JOB →
According to the sales results excerpt below, what was the total value of new business wins in the third quarter?

--- Start of DOCUMENT EXCERPT ---

Sales to Nissan in North America declined about 65% to less than $60 million during the third quarter and down 28% for the first nine months. Sales to GM and Chrysler were slightly higher primarily reflecting increased car production at GM and the launch of the Dodge Ram.

Slide four shows our product sales by region. Sales in Europe were up for the first three quarters of the year as volume and currency more than offset the impact of divestitures. North America declined by seven percentage points on lower volumes, plant closures, and divestitures, and now accounts for only 24% of the company’s total sales. Our Asian revenue increased three percentage points and now represent 29% of total consolidated sales and account for about 2$.2 billion.

On the bottom of this is the regional split of our non-consolidated sales, which increased more than 9% to over $1.3 billion.

Slide five presents our product group sales on a consolidated and non-consolidated basis. For our consolidated sales, the most significant year-over-year change was the reduction in our non-core segment, which declined from 12% in 2007 to 6% so far this year. As we discussed in the past, this decline reflects our divestiture activities and plant closures. As you can see, we remain balanced across all of our reporting segments with 34% of sales from electronics, 31% from climate, and 29% from interiors.

As shown at the bottom of the slide, our unconsolidated activities also contribute to product diversification. The majority of the sales are with our Yan Feng operations, which are primarily interior related, but climate and electronics each comprised 20% of total non-consolidated sales.

Slide six presents new business wins. Our new business wins in the third quarter totaled $200 million, an improvement from the relatively low levels we experienced in the first half of the year. The third quarter wins were concentrated with climate and electronics product lines accounting for nearly the full amount.

By region, North America accounted for just over half of the wins while Europe accounted for one-fourth. The balance was fairly evenly split between Asia Pacific and South America. Through September, we’ve been awarded $465 million of new business. We continue to see delay in awards due to the significant industry changes. Although we expect to have significant wins in the fourth quarter given the uncertainty we do anticipate that some of the business that we expected our customers to award us during 2008 will get pushed into 2009.

On Slide seven, operationally we continue to show significant progress. Our quality for the third consecutive year is showing over a 35% improvement while our safety performance despite being up 6% remains a leader in the industry. Premium costs are down significantly from the difficulty experienced in 2007. And through September, premium costs were $14 million, down from about $42 million a year ago.

--- End of DOCUMENT EXCERPT ---
--- Start of INFORMATION SHOWN ---

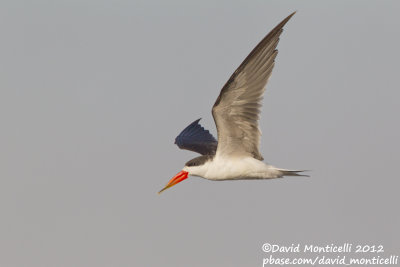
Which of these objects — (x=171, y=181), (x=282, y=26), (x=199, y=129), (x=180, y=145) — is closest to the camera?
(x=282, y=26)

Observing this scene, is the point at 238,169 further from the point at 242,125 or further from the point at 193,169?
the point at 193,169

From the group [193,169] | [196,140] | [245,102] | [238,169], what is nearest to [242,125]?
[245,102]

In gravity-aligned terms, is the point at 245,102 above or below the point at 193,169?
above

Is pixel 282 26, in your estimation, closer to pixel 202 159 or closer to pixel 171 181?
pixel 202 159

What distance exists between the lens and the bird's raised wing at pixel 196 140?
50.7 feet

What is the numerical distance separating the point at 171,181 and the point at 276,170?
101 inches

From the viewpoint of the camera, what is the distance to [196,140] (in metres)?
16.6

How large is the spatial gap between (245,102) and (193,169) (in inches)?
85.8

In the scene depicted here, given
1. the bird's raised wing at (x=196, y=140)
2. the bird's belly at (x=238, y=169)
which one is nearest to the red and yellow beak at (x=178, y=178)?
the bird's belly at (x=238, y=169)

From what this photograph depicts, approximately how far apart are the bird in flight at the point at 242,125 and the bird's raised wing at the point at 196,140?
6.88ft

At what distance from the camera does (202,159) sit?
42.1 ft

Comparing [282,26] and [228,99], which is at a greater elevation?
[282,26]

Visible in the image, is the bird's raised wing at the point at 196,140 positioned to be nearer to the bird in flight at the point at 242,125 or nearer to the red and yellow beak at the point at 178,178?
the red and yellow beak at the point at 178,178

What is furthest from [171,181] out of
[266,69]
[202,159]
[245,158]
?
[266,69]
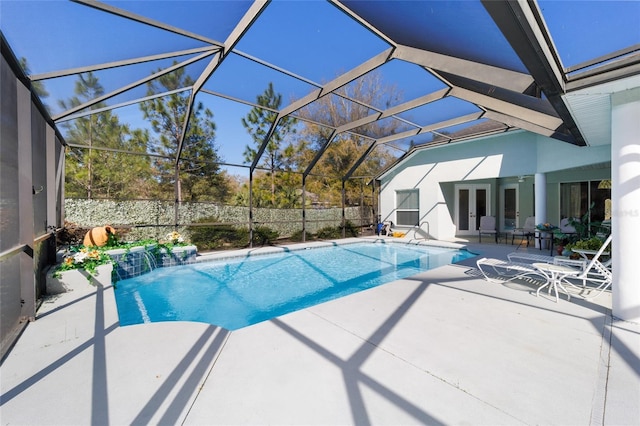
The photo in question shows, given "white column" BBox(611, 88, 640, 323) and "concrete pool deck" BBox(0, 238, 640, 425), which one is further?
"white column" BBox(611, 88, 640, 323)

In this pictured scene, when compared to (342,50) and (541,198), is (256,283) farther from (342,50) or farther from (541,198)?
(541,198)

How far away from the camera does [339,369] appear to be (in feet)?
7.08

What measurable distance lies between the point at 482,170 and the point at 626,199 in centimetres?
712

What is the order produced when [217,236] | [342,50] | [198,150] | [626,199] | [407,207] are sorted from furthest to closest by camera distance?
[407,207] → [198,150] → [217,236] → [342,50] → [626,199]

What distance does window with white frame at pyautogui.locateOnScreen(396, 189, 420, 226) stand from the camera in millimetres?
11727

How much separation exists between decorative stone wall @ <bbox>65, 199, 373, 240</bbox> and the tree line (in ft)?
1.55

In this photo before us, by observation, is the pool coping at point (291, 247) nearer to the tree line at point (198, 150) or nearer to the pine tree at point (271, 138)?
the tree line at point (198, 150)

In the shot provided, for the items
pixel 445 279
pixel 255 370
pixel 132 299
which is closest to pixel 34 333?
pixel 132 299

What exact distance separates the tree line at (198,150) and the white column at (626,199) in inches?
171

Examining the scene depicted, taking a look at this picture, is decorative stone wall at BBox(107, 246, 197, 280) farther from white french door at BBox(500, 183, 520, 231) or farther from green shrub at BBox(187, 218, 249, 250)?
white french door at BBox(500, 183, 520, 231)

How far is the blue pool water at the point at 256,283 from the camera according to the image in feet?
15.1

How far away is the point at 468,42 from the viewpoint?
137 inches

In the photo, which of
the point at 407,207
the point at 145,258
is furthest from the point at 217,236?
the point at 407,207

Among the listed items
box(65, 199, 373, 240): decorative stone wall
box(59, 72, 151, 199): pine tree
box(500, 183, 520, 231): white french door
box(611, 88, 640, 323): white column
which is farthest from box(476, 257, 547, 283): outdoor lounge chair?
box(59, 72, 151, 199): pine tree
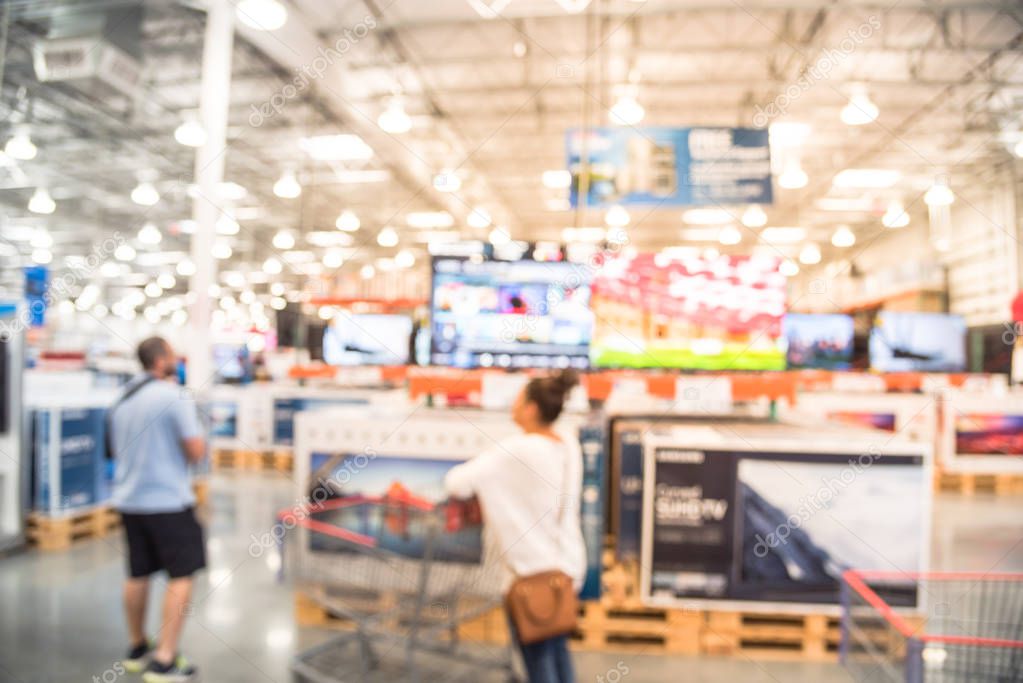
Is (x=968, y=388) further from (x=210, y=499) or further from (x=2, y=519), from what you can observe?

--- End of INFORMATION SHOWN ---

WRITTEN SOLUTION →
$200 million